The oxidation of Mn(II) by both BrO3− and HSO5− in the presence of MoO42−, in weakly acidic solution over the pH ranges 3.9–5.5 and 4.4–5.5, respectively, results in the formation of the heteropolyoxomolybdate [MnMo9O32]6− in each case. The kinetics of oxidation were studied at 40.0 °C for BrO3− and 30.0 °C for HSO5−, along with temperature dependence studies, and for each oxidant were found to exhibit solution autocatalytic behaviour. For BrO3− the oxidation kinetics followed the expanded rate expression
+d[MnMo9O326−]/dt
=
kAC(1)[Mn2+][MnMo9O326−][HMoO4−]2[BrO3−]
based
on an examination of the individual [BrO3−], pH and actual [MoO42−] dependences, with a value for kAC(1) of 9.09(34) × 106 dm12 mol−4 s−1. For HSO5− the oxidation kinetics followed the expanded two-term rate expression
+d[MnMo9O326−]/dt
=
kAC(2a)[Mn2+][MnMo9O326−][HMoO4−]−5[SO5−] +
kAC(2b)[Mn2+][MnMo9O326−][HMoO4−]−5[HSO5−]
based on [HSO5−], pH and [MoO42−] dependences. The values of kAC(2a)

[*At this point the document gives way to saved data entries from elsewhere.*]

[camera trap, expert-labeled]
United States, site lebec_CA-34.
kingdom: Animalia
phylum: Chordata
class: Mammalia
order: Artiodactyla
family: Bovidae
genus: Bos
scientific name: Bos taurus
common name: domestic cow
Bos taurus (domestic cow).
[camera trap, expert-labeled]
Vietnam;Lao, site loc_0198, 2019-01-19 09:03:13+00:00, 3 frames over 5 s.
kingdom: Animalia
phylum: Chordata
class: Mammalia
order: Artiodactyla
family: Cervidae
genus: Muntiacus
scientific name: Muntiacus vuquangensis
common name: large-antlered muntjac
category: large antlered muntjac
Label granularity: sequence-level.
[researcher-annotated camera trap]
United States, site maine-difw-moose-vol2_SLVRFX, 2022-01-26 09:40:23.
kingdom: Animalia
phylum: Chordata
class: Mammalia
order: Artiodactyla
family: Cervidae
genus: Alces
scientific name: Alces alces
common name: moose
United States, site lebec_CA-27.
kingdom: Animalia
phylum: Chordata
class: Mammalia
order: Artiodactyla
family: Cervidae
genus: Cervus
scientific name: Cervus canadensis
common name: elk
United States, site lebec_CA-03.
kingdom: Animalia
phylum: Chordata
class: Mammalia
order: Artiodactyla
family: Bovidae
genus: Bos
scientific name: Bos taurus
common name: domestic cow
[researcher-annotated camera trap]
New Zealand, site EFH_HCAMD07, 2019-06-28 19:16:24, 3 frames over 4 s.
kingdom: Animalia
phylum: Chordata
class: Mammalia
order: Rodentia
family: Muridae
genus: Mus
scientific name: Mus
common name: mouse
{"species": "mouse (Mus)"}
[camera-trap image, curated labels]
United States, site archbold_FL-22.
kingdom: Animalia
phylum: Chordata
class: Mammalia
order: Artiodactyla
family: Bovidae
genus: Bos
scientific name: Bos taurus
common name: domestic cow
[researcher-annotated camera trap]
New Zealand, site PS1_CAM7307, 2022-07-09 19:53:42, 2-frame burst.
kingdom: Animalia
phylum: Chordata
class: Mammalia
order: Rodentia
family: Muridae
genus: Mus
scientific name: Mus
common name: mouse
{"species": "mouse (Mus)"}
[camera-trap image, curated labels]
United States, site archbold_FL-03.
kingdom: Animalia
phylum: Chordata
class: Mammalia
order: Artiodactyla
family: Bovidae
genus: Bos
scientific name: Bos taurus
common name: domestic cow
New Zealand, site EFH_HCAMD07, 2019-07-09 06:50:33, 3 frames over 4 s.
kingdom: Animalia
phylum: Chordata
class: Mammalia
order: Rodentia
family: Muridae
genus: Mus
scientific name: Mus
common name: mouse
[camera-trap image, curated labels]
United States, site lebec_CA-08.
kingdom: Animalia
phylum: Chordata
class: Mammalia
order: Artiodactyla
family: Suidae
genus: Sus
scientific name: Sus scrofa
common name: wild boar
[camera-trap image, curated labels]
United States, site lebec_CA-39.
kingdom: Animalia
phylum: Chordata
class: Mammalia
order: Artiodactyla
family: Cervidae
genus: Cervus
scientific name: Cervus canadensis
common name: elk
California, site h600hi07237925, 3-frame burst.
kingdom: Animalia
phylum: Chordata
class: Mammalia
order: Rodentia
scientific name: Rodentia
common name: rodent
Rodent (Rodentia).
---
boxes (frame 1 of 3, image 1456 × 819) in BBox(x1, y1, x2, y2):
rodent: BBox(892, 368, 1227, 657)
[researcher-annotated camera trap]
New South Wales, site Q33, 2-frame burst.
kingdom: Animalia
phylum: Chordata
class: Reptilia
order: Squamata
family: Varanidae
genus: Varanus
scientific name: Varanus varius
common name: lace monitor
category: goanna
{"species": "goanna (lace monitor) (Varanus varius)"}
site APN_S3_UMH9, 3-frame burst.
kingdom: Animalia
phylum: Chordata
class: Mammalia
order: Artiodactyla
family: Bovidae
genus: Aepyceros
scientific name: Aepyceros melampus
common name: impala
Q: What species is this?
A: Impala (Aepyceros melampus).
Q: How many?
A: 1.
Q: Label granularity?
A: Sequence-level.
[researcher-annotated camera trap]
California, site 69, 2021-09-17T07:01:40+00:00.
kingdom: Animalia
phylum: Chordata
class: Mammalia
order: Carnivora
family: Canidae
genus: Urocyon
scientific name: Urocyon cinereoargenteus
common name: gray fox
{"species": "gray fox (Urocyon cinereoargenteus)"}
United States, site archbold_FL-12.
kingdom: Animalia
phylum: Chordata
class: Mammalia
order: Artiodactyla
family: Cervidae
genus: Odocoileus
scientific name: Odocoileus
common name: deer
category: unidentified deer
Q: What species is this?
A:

and kAC(2b) are 4.6(4) × 10−11 dm−9 mol3 s−1 and 2.6(4) × 10−15 dm−9 mol3 s−1. For BrO3− oxidation, from the composition of the transition state, it is proposed that the product [MnMo9O32]6− species combines with Mn(II) and two HMoO4− ions to generate a Mn(II)-substituted lacunary [MnIIMnIVMo11O39]6− anion based on a Keggin structure, with the Mn(IV) located at the centre of the polyoxomolybdate framework. Extended-Hückel molecular orbital calculations have been used to investigate the stability of the proposed Mn(II)-substituted lacunary species, based on an α-Keggin structure, relative to the unassembled components. For HSO5−
oxidation, the two parallel pathways indicate oxidation by both HSO5− and its deprotonated form SO5−. The two mechanisms reflect the differences in how BrO3− and HSO5− operate oxidatively and have been highlighted by the facile nature of polyoxomolybdate polymerization. In each case following oxidation of Mn(II) to Mn(IV) fast separation of the two Mn(IV) centres must subsequently occur, along with rapid assembly of the polyoxomolybdate frameworks around each centre to yield the product species.